According to Kevin Lobo, CEO at orthopaedics leader Stryker Corporation, additive manufacturing is ‘having an impact on our knee business as well as spine, and we have a huge line up of other divisions with ideas and prototypes to get into 3-D printer titanium product’.
In 2016 Stryker began construction of its second 3-D printing facility in Cork, Ireland.
Orthopaedics market specialist Ali Madani, from Avicenne Medical in Paris, said that titanium spinal cages made by additive manufacturing processes constitute the most dynamic orthopaedic segment and that these products are steadily eroding the market share for polymer-based PEEK cages.

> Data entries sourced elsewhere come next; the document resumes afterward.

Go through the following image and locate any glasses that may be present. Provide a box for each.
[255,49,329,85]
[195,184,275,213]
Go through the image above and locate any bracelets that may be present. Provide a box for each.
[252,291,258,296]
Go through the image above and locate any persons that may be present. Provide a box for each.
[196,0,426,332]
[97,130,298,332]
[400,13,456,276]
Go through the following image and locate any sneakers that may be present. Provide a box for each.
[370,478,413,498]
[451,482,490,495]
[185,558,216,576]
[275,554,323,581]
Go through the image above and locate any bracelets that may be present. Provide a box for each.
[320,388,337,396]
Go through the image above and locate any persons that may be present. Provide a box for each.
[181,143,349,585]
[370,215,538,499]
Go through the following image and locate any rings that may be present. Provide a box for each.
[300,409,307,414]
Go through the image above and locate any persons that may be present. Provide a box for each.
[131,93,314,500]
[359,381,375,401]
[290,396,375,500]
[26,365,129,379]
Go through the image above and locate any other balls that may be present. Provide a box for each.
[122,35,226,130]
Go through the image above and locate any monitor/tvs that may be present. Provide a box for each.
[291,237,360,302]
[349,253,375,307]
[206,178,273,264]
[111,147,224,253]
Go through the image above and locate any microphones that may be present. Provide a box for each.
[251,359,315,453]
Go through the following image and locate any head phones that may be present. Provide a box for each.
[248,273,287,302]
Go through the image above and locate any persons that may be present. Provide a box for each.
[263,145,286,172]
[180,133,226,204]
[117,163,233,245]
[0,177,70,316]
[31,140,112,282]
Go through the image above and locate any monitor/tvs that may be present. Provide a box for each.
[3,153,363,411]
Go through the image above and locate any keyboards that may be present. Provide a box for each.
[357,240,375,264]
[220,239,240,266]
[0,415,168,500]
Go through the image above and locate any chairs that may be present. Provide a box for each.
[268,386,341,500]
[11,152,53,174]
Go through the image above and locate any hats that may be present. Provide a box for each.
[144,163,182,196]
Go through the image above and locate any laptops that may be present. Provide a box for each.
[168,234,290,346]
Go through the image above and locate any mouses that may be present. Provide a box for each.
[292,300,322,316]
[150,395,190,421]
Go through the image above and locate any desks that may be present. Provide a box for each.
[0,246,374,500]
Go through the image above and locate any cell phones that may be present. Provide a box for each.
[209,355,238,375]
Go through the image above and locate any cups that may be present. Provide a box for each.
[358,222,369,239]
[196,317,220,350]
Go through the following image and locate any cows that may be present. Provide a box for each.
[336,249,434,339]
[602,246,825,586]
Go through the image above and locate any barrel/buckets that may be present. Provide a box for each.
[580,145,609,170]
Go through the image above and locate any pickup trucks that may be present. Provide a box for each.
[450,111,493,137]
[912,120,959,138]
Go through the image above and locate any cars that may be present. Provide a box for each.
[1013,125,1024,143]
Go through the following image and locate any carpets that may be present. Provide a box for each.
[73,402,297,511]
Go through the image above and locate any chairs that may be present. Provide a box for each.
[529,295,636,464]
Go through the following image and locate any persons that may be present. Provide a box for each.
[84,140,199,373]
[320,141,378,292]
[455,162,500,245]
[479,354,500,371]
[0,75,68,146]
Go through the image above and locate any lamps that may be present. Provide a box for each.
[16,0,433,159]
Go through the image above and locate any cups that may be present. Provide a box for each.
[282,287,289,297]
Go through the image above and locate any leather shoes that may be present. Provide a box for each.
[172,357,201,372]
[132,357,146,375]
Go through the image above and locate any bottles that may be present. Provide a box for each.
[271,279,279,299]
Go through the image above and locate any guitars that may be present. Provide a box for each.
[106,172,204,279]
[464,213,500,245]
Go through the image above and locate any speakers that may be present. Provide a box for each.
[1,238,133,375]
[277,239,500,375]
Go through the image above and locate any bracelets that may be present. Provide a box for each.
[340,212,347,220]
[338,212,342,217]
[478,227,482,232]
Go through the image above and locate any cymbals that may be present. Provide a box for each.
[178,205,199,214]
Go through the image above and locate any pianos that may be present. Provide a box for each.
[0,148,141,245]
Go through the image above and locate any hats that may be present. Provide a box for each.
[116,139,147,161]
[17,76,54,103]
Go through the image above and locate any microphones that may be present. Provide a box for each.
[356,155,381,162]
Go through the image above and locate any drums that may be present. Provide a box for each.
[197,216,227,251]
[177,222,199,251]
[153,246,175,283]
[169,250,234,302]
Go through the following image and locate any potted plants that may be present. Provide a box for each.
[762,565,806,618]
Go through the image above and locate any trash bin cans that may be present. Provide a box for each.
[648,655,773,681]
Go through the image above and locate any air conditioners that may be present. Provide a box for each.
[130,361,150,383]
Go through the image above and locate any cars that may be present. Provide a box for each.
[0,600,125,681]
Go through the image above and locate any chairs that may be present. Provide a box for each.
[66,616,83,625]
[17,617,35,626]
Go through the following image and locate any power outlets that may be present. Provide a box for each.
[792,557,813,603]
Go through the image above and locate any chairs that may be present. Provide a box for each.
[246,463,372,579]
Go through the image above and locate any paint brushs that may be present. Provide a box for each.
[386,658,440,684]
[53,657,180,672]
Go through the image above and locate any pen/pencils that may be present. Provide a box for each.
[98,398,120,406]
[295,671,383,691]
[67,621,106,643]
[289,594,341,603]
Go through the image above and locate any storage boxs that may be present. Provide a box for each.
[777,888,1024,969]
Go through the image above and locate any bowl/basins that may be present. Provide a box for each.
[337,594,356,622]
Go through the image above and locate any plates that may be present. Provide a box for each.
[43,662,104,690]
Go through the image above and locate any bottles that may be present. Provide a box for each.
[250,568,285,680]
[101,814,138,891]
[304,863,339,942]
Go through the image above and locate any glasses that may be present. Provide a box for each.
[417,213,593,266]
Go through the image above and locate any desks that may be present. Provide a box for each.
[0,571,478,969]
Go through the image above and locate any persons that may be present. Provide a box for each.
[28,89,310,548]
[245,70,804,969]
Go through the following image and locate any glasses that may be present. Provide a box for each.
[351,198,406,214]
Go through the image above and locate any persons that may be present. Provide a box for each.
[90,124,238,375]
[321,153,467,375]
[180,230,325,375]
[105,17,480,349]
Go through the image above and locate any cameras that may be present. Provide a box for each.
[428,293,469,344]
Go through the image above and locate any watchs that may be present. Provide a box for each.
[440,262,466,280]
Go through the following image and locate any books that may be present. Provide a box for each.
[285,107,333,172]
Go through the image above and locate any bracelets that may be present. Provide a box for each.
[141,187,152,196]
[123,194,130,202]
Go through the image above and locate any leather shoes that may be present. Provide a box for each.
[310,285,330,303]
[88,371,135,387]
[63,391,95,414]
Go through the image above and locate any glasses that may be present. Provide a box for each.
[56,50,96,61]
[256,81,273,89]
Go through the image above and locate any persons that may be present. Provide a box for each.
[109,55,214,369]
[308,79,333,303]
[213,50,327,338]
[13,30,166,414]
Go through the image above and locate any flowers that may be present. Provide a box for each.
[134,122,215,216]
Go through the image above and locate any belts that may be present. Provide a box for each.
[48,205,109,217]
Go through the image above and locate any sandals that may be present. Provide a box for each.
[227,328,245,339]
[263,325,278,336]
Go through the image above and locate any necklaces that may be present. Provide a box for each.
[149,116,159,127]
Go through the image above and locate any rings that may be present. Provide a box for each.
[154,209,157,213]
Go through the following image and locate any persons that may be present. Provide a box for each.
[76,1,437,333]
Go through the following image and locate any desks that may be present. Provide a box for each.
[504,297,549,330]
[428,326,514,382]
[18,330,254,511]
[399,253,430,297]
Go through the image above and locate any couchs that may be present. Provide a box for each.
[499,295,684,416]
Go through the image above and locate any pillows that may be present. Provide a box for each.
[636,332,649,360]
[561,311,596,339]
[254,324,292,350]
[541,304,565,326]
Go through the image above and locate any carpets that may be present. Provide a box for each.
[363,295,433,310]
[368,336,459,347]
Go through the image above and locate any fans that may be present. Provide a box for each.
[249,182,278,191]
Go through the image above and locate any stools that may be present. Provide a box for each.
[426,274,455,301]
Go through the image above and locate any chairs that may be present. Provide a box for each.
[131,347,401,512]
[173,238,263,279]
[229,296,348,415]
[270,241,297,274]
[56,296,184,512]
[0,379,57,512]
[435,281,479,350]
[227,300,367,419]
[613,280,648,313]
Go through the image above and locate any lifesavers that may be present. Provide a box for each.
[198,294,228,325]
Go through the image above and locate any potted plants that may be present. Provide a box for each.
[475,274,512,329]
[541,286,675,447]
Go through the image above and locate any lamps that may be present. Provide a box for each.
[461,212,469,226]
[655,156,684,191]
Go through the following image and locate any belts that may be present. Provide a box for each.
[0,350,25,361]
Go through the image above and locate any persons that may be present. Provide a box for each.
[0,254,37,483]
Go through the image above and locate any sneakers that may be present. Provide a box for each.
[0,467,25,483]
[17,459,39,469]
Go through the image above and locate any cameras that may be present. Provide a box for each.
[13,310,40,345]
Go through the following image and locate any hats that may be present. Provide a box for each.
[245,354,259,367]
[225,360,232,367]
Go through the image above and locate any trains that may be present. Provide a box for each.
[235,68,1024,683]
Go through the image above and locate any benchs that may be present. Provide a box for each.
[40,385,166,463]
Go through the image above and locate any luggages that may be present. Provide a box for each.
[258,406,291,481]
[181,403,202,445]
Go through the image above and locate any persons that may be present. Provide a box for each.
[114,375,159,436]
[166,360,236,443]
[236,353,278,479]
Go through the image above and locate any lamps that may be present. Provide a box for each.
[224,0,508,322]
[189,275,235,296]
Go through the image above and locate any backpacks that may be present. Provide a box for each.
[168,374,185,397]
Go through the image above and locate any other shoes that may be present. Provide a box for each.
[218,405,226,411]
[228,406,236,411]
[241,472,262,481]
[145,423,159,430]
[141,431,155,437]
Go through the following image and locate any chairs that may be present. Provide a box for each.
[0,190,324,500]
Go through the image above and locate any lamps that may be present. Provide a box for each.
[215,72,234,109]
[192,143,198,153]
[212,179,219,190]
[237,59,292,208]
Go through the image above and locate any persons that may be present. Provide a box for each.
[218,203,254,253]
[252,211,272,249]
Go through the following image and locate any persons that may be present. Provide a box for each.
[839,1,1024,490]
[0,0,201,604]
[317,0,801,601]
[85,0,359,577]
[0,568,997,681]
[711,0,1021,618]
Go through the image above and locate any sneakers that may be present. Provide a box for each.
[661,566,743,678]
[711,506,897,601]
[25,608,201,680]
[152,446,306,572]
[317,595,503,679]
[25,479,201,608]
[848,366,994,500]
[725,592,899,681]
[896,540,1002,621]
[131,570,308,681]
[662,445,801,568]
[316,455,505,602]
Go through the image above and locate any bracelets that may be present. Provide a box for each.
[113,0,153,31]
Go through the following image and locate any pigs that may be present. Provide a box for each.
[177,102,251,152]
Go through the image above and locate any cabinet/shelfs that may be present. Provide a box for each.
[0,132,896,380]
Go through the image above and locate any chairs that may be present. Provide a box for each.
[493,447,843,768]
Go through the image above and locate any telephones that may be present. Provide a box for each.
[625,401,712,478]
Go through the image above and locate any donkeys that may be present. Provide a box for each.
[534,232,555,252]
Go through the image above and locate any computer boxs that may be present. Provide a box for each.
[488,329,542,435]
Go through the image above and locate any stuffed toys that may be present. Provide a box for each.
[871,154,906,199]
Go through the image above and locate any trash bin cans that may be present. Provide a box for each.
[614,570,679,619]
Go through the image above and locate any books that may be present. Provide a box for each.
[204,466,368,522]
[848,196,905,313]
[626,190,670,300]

In Europe, Madani pointed out that Italy is home to the most advanced companies in additive manufacturing where challengers like Lima Corporate, based in San Daniele del Friuli, and Milan-based Adler Ortho have invested massively in the technology and each year sell thousands of 3-D printed hip cups, shoulder implants, knee tibial plates, or mini-hip stems.
Robin Stamp, the associate manager for Advanced Technology at Stryker Orthopaedics explained that for over 20 years, Stryker has milled and machined metal implants using complicated, multi-step manufacturing processes based on coating materials with rigid requirements that limit design options.
‘What 3-D printing does is give design freedom, an ability to try exotic designs, build channels into the surface, create roughness, give a product any feature needed for essentially the same cost as building a standard model,’ he said. ‘Where we are really seeing a difference is in the speed of design iterations.’
Instead of a product development cycle of 18 to 24 months with a high cost for making changes, he said that today, using additive manufacturing, his group can produce a design and within one week, give the part to a panel of surgeons and rapidly iterate, based on the panel’s suggestions to further develop the design.
‘This is phenomenally powerful,’ he said. ‘We are capable of doing so many more iterations, putting much more functionality and creativity into products.’